● Problem statement
The reply should contain only the lines from the start of the records through the line with "Release<br />2017FLNR0115-001232<br />June 6, 2017</td>", reproduced verbatim and without pictures.

─── Provided entries

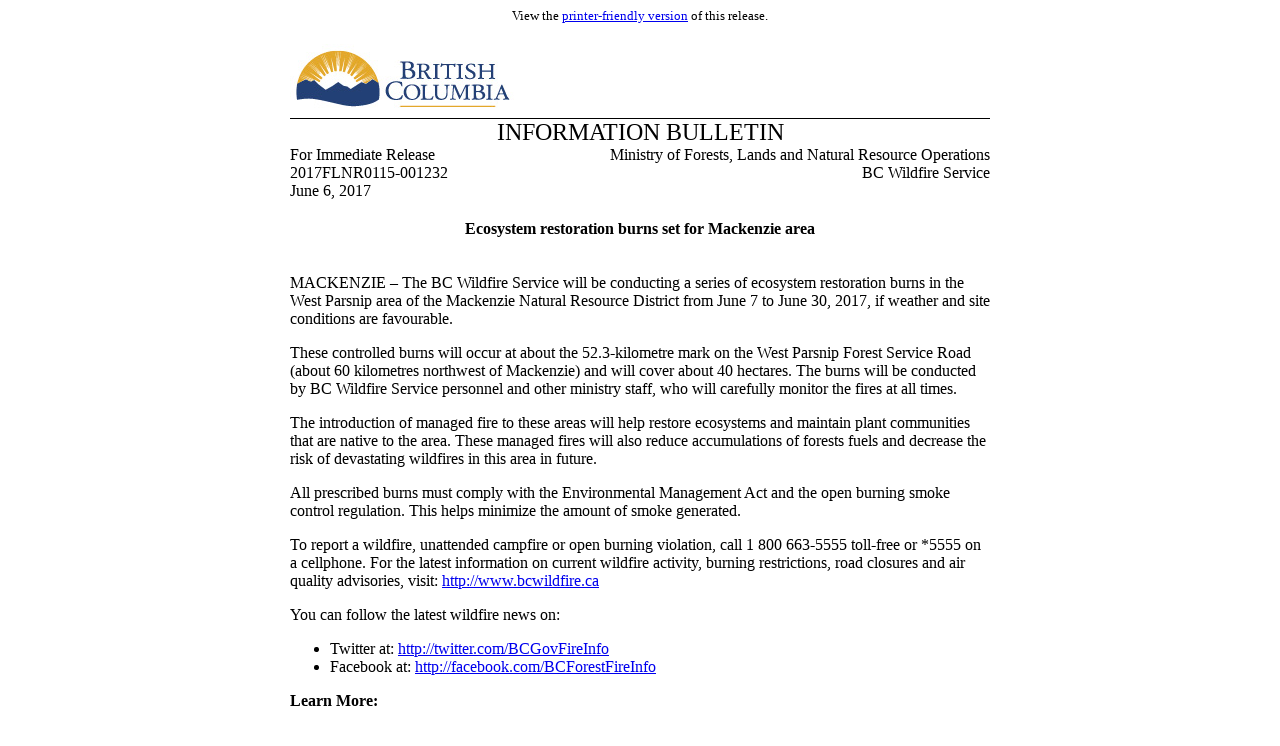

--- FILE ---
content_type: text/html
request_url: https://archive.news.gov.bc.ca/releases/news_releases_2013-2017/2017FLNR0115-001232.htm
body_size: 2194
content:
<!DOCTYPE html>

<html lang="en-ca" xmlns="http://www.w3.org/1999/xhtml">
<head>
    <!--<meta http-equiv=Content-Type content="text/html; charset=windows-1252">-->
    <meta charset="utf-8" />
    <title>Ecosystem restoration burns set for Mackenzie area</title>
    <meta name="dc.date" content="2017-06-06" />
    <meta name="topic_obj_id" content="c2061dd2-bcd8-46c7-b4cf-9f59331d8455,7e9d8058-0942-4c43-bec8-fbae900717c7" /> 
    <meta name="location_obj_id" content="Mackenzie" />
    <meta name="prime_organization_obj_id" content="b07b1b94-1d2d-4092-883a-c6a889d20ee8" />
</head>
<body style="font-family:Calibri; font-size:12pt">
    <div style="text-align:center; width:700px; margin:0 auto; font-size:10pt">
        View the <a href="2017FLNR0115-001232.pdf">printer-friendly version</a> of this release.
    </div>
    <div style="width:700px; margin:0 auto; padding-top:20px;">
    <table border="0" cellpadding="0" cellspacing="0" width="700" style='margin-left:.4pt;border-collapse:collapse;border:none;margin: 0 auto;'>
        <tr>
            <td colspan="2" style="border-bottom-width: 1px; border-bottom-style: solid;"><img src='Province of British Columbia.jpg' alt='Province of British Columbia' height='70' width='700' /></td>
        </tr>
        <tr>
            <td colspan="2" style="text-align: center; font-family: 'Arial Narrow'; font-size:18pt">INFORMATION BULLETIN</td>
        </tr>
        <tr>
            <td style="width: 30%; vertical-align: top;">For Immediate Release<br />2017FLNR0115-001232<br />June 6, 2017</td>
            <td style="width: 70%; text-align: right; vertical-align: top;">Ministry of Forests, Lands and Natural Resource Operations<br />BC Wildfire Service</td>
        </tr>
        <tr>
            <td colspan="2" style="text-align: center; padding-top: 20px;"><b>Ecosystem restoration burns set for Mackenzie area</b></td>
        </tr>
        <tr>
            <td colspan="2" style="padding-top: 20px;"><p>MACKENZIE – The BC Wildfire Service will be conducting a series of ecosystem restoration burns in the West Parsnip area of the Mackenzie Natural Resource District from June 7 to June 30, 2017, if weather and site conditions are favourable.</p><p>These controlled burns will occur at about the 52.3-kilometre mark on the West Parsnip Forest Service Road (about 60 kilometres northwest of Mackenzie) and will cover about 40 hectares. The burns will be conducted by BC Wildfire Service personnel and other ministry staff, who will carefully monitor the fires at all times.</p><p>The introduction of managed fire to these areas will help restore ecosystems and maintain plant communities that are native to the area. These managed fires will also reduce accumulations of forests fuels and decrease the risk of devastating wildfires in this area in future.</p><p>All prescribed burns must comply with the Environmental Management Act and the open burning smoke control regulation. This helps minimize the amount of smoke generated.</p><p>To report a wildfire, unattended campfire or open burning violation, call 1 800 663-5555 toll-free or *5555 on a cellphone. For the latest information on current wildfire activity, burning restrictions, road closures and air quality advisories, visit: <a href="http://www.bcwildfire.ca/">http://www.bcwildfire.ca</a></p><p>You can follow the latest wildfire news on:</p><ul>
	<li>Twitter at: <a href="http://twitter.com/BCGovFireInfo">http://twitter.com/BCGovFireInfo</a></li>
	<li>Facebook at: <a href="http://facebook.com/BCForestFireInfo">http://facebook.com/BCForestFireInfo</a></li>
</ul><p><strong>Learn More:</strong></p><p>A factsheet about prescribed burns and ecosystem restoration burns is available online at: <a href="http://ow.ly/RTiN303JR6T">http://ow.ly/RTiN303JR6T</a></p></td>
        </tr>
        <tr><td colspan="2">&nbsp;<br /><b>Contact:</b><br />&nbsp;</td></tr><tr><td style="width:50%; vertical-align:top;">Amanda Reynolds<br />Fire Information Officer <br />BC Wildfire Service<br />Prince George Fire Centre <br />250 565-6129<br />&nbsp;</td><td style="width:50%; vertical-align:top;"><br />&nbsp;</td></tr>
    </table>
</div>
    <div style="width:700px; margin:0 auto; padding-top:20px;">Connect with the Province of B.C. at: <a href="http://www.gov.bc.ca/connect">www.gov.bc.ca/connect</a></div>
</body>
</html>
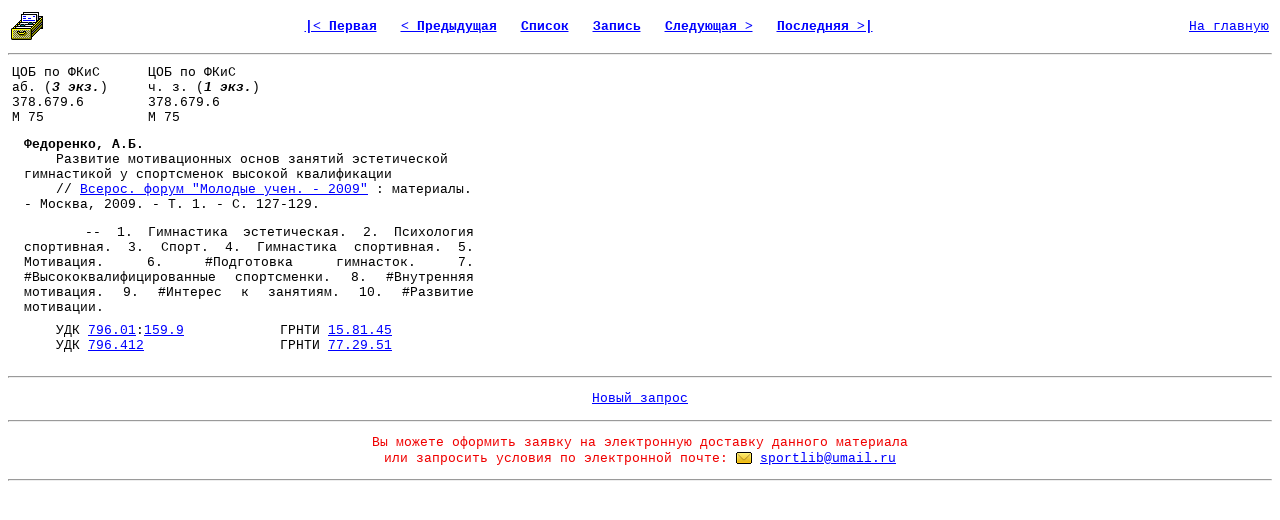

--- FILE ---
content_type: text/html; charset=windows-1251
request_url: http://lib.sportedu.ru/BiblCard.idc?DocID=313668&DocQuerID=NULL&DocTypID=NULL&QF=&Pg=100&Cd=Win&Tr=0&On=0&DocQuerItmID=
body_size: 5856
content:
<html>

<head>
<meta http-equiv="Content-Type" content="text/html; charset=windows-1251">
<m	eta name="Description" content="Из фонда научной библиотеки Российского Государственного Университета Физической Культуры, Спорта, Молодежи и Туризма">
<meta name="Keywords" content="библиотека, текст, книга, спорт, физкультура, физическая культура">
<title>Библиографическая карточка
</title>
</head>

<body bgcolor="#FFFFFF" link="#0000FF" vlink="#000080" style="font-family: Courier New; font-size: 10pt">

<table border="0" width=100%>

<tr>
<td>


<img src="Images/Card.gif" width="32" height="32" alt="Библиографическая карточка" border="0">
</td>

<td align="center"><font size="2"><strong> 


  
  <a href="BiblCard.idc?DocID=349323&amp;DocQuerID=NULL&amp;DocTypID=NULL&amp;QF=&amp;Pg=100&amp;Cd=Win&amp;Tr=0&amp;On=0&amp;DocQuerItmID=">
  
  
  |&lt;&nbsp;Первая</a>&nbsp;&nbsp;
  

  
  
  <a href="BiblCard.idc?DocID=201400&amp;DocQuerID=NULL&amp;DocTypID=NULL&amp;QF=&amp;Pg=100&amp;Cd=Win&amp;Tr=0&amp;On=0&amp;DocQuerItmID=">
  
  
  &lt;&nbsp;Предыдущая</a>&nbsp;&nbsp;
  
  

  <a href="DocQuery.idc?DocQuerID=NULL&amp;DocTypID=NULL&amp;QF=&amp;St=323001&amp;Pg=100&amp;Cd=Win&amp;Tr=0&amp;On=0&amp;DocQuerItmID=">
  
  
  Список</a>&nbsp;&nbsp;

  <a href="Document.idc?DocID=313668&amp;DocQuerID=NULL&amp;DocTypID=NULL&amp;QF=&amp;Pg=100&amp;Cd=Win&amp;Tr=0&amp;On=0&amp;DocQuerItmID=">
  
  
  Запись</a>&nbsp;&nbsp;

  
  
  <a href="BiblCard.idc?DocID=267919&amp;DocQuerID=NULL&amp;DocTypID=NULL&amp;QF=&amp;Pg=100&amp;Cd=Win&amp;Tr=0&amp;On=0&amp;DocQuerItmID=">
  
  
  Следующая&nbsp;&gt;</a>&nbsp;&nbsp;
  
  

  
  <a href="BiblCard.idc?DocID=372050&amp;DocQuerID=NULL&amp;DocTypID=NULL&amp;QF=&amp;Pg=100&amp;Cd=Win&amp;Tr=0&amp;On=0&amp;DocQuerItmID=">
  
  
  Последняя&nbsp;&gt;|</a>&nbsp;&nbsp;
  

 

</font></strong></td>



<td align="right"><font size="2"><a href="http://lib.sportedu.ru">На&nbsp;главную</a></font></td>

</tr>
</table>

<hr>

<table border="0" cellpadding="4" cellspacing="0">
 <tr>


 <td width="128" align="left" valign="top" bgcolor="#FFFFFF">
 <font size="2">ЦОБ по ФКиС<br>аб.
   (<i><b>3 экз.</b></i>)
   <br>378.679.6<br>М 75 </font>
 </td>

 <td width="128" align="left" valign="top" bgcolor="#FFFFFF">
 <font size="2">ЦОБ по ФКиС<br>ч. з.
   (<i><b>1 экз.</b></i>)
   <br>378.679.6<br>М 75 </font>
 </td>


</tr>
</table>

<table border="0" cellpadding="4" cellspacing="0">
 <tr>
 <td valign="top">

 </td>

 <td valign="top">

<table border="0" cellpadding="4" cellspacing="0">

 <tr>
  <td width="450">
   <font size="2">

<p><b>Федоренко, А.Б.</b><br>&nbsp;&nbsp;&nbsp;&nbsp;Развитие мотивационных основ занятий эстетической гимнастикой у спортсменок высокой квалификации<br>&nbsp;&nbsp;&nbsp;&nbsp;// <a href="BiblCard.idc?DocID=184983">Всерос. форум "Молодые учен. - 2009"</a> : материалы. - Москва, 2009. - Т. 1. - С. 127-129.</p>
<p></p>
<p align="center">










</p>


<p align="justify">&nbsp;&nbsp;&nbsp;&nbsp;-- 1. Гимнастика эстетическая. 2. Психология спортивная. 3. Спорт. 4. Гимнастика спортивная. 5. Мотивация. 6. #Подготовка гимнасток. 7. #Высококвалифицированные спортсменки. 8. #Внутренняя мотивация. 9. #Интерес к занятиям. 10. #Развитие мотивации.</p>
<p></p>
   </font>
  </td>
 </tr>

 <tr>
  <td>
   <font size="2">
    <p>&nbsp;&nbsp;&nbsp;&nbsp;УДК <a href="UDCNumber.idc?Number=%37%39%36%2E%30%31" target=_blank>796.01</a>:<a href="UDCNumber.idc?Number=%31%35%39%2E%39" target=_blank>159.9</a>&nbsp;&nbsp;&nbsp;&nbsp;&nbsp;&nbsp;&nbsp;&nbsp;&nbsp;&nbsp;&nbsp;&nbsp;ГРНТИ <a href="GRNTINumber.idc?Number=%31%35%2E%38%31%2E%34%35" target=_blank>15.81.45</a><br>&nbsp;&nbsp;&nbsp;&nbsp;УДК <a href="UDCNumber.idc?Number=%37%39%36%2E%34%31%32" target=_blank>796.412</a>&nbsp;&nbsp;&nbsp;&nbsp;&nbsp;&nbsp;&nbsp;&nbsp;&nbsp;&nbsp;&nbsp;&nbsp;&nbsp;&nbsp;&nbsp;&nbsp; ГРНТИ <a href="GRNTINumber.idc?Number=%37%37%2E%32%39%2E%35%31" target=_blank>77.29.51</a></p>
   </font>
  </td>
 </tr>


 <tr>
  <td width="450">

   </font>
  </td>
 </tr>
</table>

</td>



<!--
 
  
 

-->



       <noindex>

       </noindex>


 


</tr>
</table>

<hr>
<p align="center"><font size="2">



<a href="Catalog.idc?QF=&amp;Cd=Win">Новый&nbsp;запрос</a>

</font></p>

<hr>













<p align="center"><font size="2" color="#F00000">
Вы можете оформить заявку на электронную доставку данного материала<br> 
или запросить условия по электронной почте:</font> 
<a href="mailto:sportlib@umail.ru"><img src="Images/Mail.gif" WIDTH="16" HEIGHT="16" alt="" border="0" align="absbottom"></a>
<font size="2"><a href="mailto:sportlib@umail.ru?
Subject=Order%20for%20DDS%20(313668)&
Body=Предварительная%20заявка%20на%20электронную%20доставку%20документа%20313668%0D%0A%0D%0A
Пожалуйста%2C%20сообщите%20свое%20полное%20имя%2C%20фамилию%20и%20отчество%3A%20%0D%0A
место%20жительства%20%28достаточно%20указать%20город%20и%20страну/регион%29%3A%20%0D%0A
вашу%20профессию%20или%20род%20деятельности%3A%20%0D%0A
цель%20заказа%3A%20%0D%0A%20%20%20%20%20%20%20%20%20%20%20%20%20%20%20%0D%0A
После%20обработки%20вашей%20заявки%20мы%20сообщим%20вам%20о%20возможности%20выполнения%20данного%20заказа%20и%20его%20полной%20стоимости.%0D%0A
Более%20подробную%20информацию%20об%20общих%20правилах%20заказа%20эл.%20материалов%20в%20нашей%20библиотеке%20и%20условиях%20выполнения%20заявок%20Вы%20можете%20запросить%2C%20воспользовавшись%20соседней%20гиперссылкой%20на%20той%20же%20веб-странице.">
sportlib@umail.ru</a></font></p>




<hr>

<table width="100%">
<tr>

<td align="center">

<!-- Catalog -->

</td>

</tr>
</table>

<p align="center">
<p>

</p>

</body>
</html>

──────

● Answer to this task
--- FILE ---
content_type: text/html
request_url: https://archive.news.gov.bc.ca/releases/news_releases_2013-2017/2017FLNR0115-001232.htm
body_size: 2194
content:
<!DOCTYPE html>

<html lang="en-ca" xmlns="http://www.w3.org/1999/xhtml">
<head>
    <!--<meta http-equiv=Content-Type content="text/html; charset=windows-1252">-->
    <meta charset="utf-8" />
    <title>Ecosystem restoration burns set for Mackenzie area</title>
    <meta name="dc.date" content="2017-06-06" />
    <meta name="topic_obj_id" content="c2061dd2-bcd8-46c7-b4cf-9f59331d8455,7e9d8058-0942-4c43-bec8-fbae900717c7" /> 
    <meta name="location_obj_id" content="Mackenzie" />
    <meta name="prime_organization_obj_id" content="b07b1b94-1d2d-4092-883a-c6a889d20ee8" />
</head>
<body style="font-family:Calibri; font-size:12pt">
    <div style="text-align:center; width:700px; margin:0 auto; font-size:10pt">
        View the <a href="2017FLNR0115-001232.pdf">printer-friendly version</a> of this release.
    </div>
    <div style="width:700px; margin:0 auto; padding-top:20px;">
    <table border="0" cellpadding="0" cellspacing="0" width="700" style='margin-left:.4pt;border-collapse:collapse;border:none;margin: 0 auto;'>
        <tr>
            <td colspan="2" style="border-bottom-width: 1px; border-bottom-style: solid;"><img src='Province of British Columbia.jpg' alt='Province of British Columbia' height='70' width='700' /></td>
        </tr>
        <tr>
            <td colspan="2" style="text-align: center; font-family: 'Arial Narrow'; font-size:18pt">INFORMATION BULLETIN</td>
        </tr>
        <tr>
            <td style="width: 30%; vertical-align: top;">For Immediate Release<br />2017FLNR0115-001232<br />June 6, 2017</td>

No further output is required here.